Challenges:
1 > In the rows starting at the line containing "From one to" and ending at the line containing "30.8 inches", rename "separation" to "gap" and change nothing else. Give back only those lines.
2 > Carry the passage on post-apartheid South Africa forward from its last sentence.

Excerpted passage:
The victorious elites of the ruling party, the ANC, who took the reins of power at all levels failed to address the needs of these young people and the burgeoning Black families who were waking up from the long night of depersonalization and cultural asphyxiation. Their concerns were blithely papered over as temporary social problems that will disappear as the gains of Black majority rule begin to trickle down. Unfortunately, close to two decades after the end of apartheid, the challenges of these lost generations of South Africans have not been addressed. The post-Mandela ANC has continued to lose legitimacy as South African Blacks move from the euphoria of freedom to the stark reality of Black social apartheid that is widening the economic divide between the White South Africans and the Blacks, and among the Blacks themselves and other colored but marginalized citizens of South Africa. The ruling party has not seriously addressed the needs of the lost generation as well as the Black community as a whole as poverty continues to spread like wild fire among young Blacks and their families, and the number of the unemployed and unemployable Black South Africans continues to increase exponentially; while HIV/AIDS continues to eat away the vibrant portion of a palpably restive Black community.

This situation has given rise to the second fault line in South Africa. There is real anger among young Black South Africans. In the early days of the post-apartheid era, the anger among the lost generation was directed against fellow South Africans, fueled by the unrepentant stand of the Inkatha Freedom Party which felt that the ANC under Mandela has sold out to the White settlers. The Black South Africans turned against themselves in those early days in what many thought would play into the false White bifurcated vision of the Black personality as vaunting, aggressive, violent, and resistant to order and good governance. It was a mini-apocalypse as young Black South Africans turned against each other in an orgy of violence and blood-letting. Their passion and hope for a new and prosperous country was not balanced with a delayed gratification that demanded the necessary sacrifice and enduring the inevitable pain that come with moving from hope to achievement.

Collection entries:
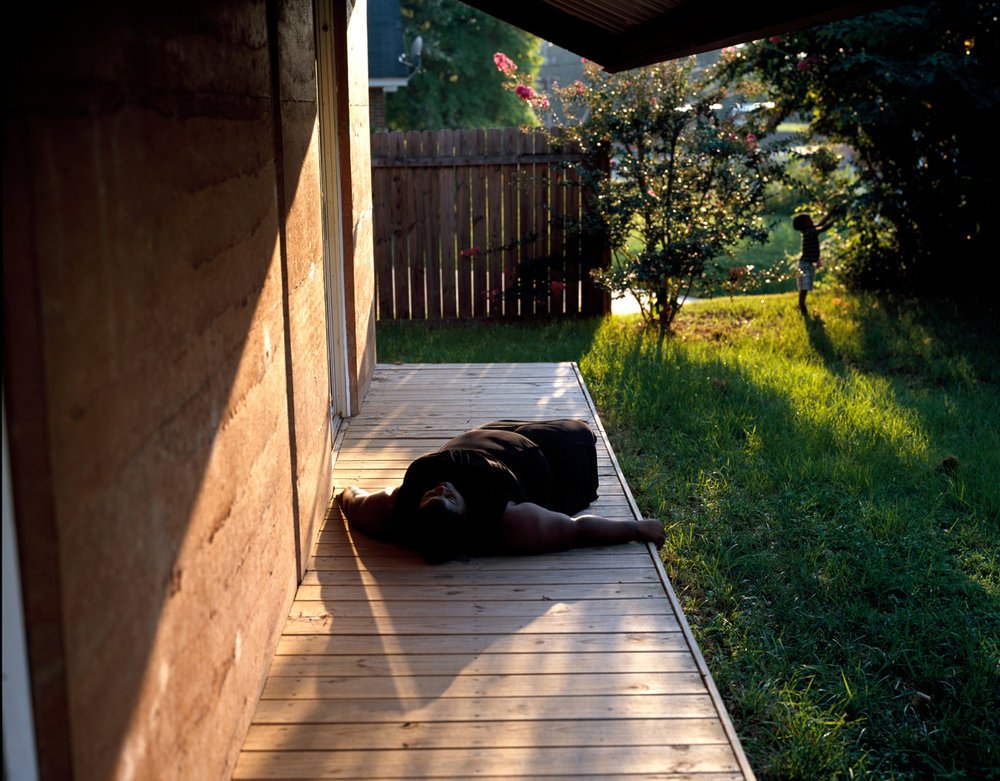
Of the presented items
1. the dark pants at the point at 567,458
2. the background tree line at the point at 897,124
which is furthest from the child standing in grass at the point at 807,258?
the dark pants at the point at 567,458

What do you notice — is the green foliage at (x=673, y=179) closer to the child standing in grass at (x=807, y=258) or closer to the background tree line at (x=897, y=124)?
the background tree line at (x=897, y=124)

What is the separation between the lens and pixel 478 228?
1014cm

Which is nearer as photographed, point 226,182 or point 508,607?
point 226,182

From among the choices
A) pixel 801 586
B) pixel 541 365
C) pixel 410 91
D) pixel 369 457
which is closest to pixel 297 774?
pixel 801 586

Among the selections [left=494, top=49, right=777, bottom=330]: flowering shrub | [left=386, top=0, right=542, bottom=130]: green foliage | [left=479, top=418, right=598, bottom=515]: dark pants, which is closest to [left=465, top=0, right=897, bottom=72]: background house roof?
[left=479, top=418, right=598, bottom=515]: dark pants

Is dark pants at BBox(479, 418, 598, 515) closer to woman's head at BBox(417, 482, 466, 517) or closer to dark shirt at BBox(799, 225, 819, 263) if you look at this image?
woman's head at BBox(417, 482, 466, 517)

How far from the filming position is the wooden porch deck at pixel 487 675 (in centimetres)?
268

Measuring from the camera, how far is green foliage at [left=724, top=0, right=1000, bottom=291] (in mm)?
8867

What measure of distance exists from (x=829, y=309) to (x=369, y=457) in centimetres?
590

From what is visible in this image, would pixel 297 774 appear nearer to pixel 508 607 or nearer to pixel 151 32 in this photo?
pixel 508 607

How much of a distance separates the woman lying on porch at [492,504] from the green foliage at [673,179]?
15.3 ft

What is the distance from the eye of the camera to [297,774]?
8.50 feet

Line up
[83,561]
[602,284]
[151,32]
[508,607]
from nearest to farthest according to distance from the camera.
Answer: [83,561]
[151,32]
[508,607]
[602,284]

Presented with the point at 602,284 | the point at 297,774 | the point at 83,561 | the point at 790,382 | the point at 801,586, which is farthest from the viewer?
the point at 602,284
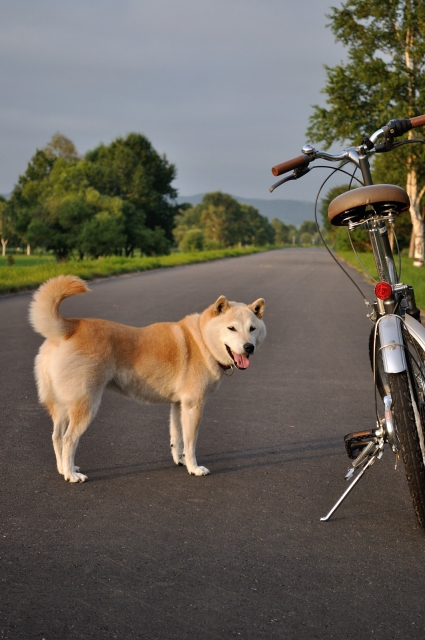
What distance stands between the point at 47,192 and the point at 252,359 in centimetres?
6126

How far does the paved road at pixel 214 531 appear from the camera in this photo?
9.46ft

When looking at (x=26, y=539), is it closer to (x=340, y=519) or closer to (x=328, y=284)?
(x=340, y=519)

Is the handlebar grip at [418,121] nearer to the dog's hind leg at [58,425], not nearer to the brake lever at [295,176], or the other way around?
the brake lever at [295,176]

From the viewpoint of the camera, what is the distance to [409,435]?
3.66 meters

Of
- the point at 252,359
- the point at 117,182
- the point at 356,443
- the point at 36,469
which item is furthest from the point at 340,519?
the point at 117,182

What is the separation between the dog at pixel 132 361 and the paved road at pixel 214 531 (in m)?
0.36

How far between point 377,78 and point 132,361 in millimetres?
32460

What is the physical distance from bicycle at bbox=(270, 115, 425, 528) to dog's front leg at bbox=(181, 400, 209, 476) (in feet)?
3.89

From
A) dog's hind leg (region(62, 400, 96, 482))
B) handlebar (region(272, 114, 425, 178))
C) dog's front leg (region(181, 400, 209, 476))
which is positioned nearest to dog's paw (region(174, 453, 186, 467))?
dog's front leg (region(181, 400, 209, 476))

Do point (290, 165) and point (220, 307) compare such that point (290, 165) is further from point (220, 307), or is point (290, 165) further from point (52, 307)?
point (52, 307)

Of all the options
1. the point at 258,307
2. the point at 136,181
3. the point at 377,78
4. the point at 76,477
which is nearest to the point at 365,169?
the point at 258,307

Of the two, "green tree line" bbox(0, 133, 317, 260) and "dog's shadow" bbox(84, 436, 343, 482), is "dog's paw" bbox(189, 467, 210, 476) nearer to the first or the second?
"dog's shadow" bbox(84, 436, 343, 482)

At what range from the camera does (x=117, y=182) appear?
247ft

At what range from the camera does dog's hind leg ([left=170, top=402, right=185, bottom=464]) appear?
206 inches
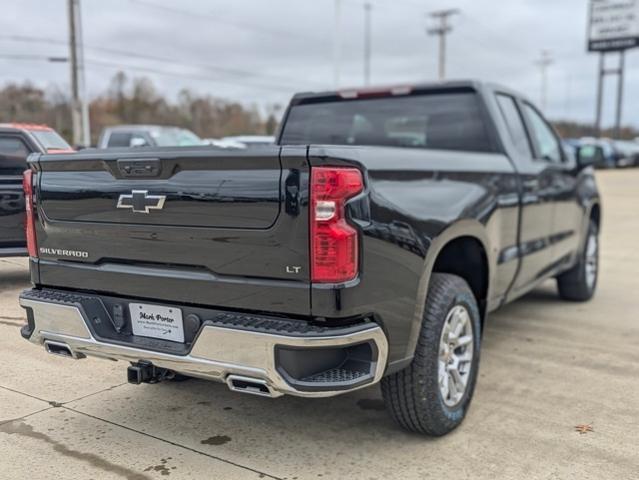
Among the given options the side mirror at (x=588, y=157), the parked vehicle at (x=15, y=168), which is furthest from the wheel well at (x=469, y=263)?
the parked vehicle at (x=15, y=168)

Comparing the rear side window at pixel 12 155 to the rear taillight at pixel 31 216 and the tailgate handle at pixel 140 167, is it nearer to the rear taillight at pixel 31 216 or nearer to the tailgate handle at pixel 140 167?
the rear taillight at pixel 31 216

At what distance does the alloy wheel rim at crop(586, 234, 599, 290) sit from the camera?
6.47m

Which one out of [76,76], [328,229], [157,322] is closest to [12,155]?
[157,322]

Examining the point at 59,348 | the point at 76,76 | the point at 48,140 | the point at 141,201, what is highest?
the point at 76,76

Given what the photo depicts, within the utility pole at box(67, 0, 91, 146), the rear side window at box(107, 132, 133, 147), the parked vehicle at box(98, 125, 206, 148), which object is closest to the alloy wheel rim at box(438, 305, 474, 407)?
the parked vehicle at box(98, 125, 206, 148)

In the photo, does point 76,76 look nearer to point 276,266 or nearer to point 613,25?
point 276,266

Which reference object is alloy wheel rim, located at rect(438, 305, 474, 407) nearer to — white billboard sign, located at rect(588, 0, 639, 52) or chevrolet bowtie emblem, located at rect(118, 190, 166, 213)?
chevrolet bowtie emblem, located at rect(118, 190, 166, 213)

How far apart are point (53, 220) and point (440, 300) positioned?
6.49 feet

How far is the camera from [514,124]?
4.96 meters

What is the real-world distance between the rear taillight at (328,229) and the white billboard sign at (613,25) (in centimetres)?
5670

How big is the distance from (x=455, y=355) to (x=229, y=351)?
1384 millimetres

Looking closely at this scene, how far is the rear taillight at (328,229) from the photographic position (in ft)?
8.52

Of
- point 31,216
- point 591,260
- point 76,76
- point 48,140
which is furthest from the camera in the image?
point 76,76

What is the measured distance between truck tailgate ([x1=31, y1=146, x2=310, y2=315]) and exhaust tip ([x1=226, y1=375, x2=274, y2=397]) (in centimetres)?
30
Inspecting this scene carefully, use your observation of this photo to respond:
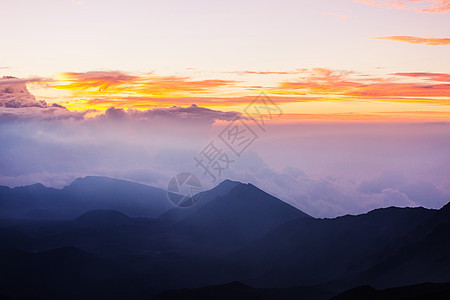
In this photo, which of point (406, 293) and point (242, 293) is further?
point (242, 293)

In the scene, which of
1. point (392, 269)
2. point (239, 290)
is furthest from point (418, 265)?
point (239, 290)

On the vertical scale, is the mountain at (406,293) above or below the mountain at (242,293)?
above

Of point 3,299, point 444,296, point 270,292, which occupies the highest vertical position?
point 444,296

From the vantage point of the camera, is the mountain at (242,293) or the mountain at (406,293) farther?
the mountain at (242,293)

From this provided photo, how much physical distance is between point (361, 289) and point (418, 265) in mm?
60957

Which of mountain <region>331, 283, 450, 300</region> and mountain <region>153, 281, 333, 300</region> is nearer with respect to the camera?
mountain <region>331, 283, 450, 300</region>

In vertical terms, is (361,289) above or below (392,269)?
above

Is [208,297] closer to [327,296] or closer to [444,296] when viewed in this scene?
[327,296]

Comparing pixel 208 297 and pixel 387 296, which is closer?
pixel 387 296

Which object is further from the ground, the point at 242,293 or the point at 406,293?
the point at 406,293

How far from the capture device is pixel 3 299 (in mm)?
176875

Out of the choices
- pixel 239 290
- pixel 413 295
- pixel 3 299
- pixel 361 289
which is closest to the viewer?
pixel 413 295

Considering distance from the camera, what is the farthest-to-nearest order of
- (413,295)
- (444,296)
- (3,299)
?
1. (3,299)
2. (413,295)
3. (444,296)

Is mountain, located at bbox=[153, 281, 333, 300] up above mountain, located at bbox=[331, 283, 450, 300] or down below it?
below
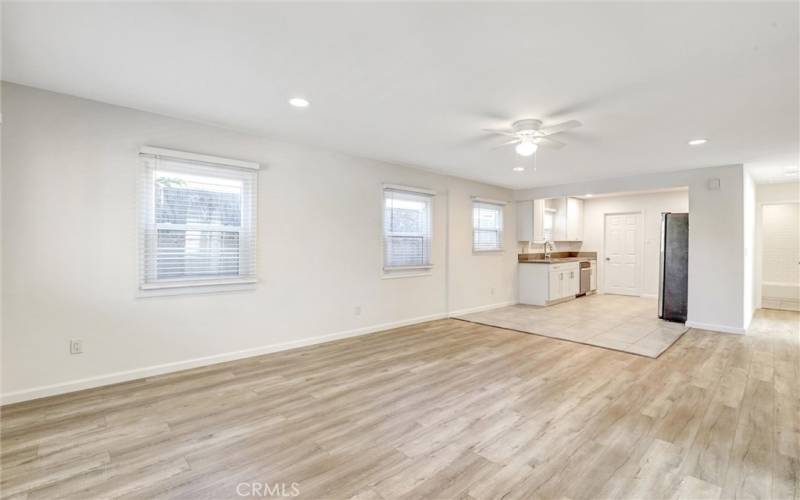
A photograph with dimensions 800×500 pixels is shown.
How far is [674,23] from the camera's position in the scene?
1867 millimetres

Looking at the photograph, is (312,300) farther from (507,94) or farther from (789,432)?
(789,432)

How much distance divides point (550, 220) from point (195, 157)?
25.0 ft

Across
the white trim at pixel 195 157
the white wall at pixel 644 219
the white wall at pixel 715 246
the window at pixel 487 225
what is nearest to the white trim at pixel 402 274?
the window at pixel 487 225

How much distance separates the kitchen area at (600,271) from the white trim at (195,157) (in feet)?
13.6

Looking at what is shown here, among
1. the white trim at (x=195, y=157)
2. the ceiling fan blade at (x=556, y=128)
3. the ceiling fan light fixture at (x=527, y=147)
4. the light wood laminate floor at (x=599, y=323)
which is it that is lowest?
the light wood laminate floor at (x=599, y=323)

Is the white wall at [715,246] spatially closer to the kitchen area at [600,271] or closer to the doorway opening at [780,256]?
the kitchen area at [600,271]

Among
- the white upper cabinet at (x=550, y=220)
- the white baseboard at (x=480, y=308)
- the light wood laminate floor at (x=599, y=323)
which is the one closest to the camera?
the light wood laminate floor at (x=599, y=323)

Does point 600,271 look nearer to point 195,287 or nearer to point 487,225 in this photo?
point 487,225

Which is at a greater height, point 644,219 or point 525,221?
point 644,219

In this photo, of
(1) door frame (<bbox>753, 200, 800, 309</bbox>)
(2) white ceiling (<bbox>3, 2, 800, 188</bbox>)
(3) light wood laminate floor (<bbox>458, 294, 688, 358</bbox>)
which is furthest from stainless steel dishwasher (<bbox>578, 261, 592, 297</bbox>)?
(2) white ceiling (<bbox>3, 2, 800, 188</bbox>)

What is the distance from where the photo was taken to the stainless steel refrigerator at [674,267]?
18.4 feet

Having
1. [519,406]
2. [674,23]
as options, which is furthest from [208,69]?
[519,406]

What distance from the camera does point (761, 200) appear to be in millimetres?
6711

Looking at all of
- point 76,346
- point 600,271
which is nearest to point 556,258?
point 600,271
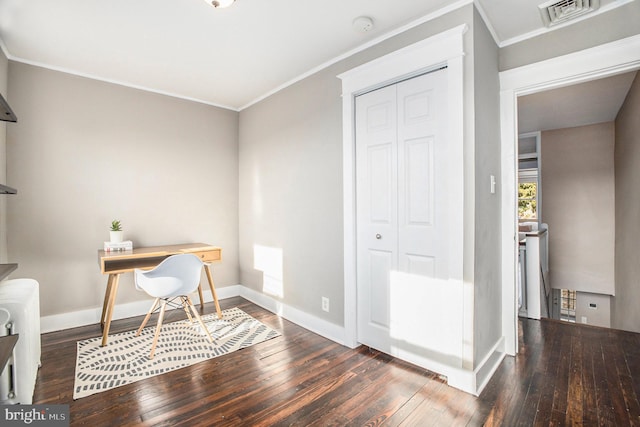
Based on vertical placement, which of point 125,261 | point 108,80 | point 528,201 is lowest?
point 125,261

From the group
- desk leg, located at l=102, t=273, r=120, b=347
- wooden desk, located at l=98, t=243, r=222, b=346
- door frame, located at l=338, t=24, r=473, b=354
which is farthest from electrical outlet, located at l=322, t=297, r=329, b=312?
desk leg, located at l=102, t=273, r=120, b=347

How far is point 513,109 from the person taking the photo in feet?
8.17

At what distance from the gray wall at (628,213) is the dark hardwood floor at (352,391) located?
1108 mm

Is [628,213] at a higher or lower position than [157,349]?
higher

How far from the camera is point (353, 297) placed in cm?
271

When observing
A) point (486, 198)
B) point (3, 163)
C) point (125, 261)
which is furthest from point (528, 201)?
point (3, 163)

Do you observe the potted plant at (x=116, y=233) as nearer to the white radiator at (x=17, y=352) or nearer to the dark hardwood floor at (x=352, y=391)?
the dark hardwood floor at (x=352, y=391)

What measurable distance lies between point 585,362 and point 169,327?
352 cm

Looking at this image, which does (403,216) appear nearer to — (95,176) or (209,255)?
(209,255)

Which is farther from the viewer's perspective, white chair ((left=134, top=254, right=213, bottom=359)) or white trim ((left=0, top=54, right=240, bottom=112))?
white trim ((left=0, top=54, right=240, bottom=112))

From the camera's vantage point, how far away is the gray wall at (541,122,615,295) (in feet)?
16.1

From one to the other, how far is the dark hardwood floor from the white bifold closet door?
30 cm

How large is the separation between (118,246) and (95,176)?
30.8 inches

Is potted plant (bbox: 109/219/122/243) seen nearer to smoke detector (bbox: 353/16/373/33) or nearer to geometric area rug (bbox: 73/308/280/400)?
geometric area rug (bbox: 73/308/280/400)
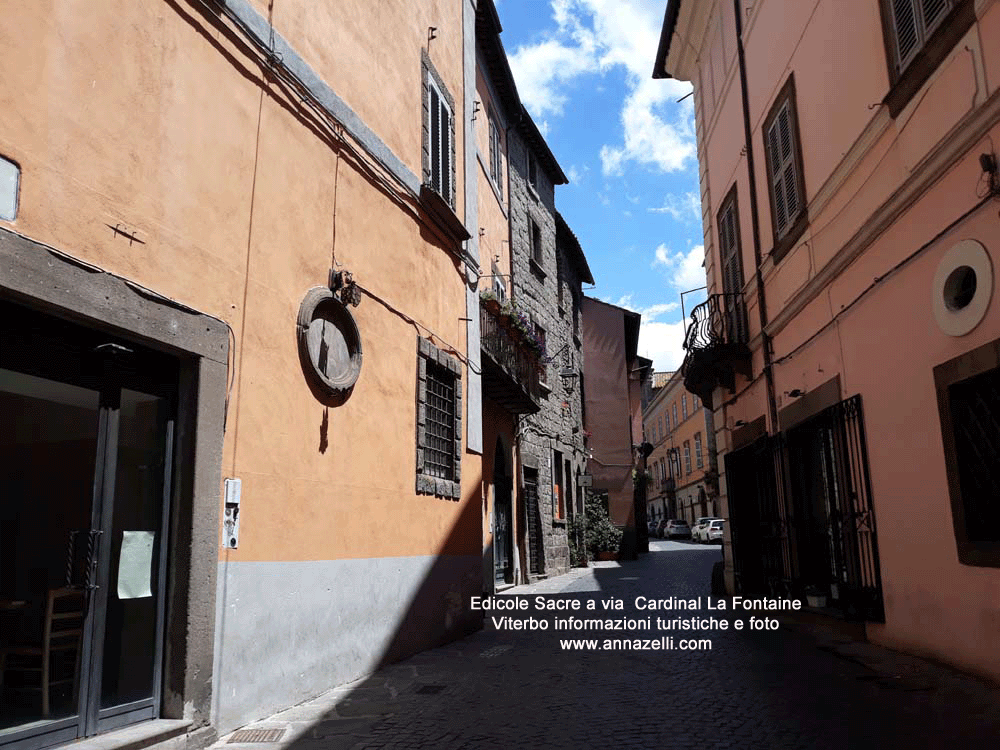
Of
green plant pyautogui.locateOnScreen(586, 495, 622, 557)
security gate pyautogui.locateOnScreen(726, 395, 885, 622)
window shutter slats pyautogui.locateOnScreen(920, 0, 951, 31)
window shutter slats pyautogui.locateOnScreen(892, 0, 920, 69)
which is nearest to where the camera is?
window shutter slats pyautogui.locateOnScreen(920, 0, 951, 31)

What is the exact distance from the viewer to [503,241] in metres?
15.9

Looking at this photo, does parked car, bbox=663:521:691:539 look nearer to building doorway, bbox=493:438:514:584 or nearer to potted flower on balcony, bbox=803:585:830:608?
building doorway, bbox=493:438:514:584

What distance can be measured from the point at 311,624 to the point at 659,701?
2.62m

Results by task:
1 >
From one to the other, how far is the dark hardwood floor from the white bifold closet door?
30 cm

How large is the gap between (118,246) and (95,176)?
30.8 inches

2 >
Another reality that prepared the grounds for the present crisis is the violence in South Africa as a whole. South Africa is a very violent country, indeed the most violent country in Africa and second to Brazil in the rate of violent crime globally. Almost everyone has access to guns, machetes, or the panga. These weapons are easily made by the many blacksmiths and local manufacturers who in the immediate past, secretly produced and armed Black South Africans in the liberation battle against the White supremacists. Thus, with a low self-esteem, lacking any education, fueled by crumbling social structures, deprived of any sense of purpose, and with no clear signs of progress or self or group transcendence over the mounting social and economic challenges of the day, the young Black South African of today is understandably angry. A biting absolute poverty always leads to violence, but poverty does not legitimize violence. But the logic of peace and reconciliation which is being promoted in the various youth camps run by the Tutu Peace foundation in many provinces in South Africa is not being bought by young South Africans who are uneducated, sick, hungry, angry, and whose hopes are fading as they see the receding horizons of hope and meaning. These angry but vibrant young South Africans reveal a thin tipping point of the searing tinder box on which the Rainbow nation has been sitting for a long time.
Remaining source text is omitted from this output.